Just the same as if you did y vs y() from the example above.
I just wanted to share the information summarized by me based on the very helpful answers answers above and some additional research. Might be would be helpful for someone else also.
Functions can be declared in two ways in Scala:
- "call-by-name" - they are represented in the byte code as normal Java functions in a straightforward way.
- "call-by-value" - from Scala's abstract point of view they are stored in variables. Actually in the Byte code they are stored in classes implementing Single Abstract Method interfaces (SAM) and passed around as method parameters or as normal variables.
When we invoke a "call-by-name" function that does not take parameters it is always executed no matter how we call it with or without brackets.
So now myFunction and myFunction() is just the same.
When we invoke a "call-by-value" function that does not take parameters we have two cases:
- when we do not have brackets after it - myFunction - we just refer to the variable pointing to the function without executing function itself.
- when we have brackets - myFunction() - we actually call (execute) the function.
Different ways to declare function:
def myFunction = 5 * 5
This is call-by-name function. Declared this way no brackets allowed when calling it. So calling myFunction() will not compile. Call it this way: myFunction
def myFunction() = 5 * 5
This is call-by-name function. Can call the function with and without brackets - the effect is the same. So myFunction and myFunction() is just the same.
def myFunction = () => 5 * 5
This is call-by-value function (even when declared as def not val) . When calling it with brackets - myFunction() - function is executed, when calling it without brackets - myFunction - function is NOT executed - just val holding it is being mentioned.
Similarly if we declare function as other function's parameter:
def enclosingFunc(myFunction: => Void)
This is call-by-name function. Inside enclosing function it will be executed only if called without brackets - myFunction. With brackets - myFunction() - will not compile.
In this case enclosingFunc could be called this way:
enclosingFunc(n = 1; n +=1)
def enclosingFunc(myFunction: () => Int)
This is call-by-value function. It matters how we invoke it in the body of enclosing function. If invoke it without brackets - myFunction - it will NOT be executed, but we just refer to the object holing it.

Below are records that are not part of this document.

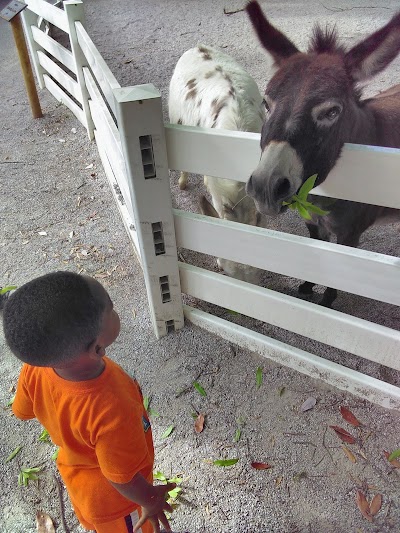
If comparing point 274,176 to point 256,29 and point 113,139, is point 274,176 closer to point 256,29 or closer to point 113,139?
point 256,29

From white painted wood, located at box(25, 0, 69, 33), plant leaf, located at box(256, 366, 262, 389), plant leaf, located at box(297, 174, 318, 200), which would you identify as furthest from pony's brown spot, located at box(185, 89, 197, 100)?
plant leaf, located at box(256, 366, 262, 389)

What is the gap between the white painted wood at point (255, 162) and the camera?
5.55ft

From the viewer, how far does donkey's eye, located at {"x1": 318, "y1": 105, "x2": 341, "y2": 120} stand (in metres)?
1.83

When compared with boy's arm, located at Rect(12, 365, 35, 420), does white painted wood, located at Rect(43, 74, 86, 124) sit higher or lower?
higher

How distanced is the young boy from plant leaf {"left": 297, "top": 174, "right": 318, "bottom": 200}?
36.5 inches

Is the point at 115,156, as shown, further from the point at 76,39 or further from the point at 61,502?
the point at 61,502

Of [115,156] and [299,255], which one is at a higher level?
[115,156]

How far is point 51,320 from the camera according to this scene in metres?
1.09

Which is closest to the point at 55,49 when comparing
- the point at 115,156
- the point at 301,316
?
the point at 115,156

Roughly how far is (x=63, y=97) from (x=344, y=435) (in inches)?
194

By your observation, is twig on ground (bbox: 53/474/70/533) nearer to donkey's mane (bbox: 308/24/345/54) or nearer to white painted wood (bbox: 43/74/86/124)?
donkey's mane (bbox: 308/24/345/54)

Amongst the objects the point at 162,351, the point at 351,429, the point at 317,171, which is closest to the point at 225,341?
the point at 162,351

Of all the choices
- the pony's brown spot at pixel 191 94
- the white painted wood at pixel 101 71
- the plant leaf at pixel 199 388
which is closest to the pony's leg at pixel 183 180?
the pony's brown spot at pixel 191 94

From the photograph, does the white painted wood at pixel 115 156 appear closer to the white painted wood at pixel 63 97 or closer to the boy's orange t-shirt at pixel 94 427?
the white painted wood at pixel 63 97
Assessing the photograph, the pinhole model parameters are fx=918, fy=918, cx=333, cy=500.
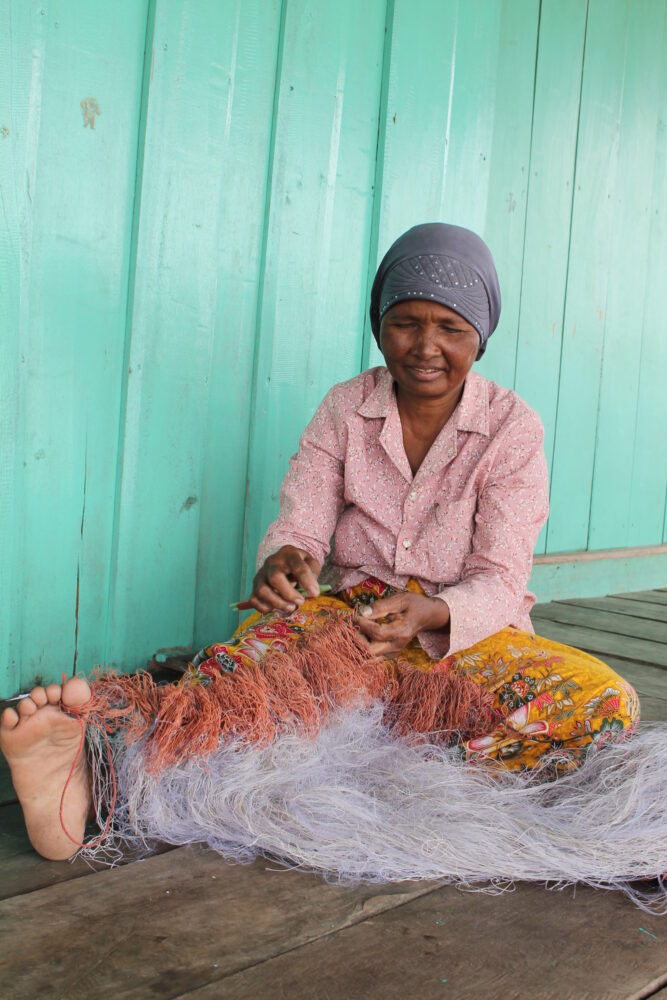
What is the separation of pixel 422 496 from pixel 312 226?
92cm

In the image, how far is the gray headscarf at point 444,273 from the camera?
6.15 ft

If invoke it with brackets - myFunction() - it will be called and executed.
In this case enclosingFunc could be called only in this way:
enclosingFunc( () => n = 1; n +=1)
In the first example the function fun doesn't isn't invoked, it juts sort of sits there. Adding the parenthesis cause the passed-in function to be evaluated.
A few times I saw a Scala code like that:
object Doer{
def doStuff(op: => Unit) {
op
}
}
Invoked in this way:
Doer.doStuff{
println("Done")
}
What is strange for me is how a function is passed to another function as just a block of code between curly braces. And there is even no parentheses that normally mark the beginning and end of argument list.
What is the name of this Scala syntax/feature? In what cases I can use it? Where is it documented?
This is called either a nullary function or a thunk, and is an example of call-by-name evaluation: http://www.scala-lang.org/old/node/138
You can use nullaries pretty much anywhere you have a parameter list. They are basically just syntactic sugar around zero-argument functions that make them look like ordinary values, and are invoked whenever they are referenced.
So
def doSomething(op: => Unit) {
op
}
doSomething {
println("Hello!")
}
is exactly the same as:
def doSomething(op: () => Unit) {
op()
}
doSomething(() => println("Hello!"))
The one thing to keep in mind with nullaries is they are invoked every time they are referenced, so something like:
def foo(op: => Int) = op + op
foo {
println("foo")
5
}
will print "foo" twice.
Edit: To expand on Randall's comment, one of the big ways that a nullary function differs from a zero-arg function is that nullaries are not first-class values. For example, you can have a List[() => Int] but you cannot have a List[=> Int]. And if you had something like:
def foo(i: => Int) = List(i)
you are not adding the nullary function to the list, only its return value.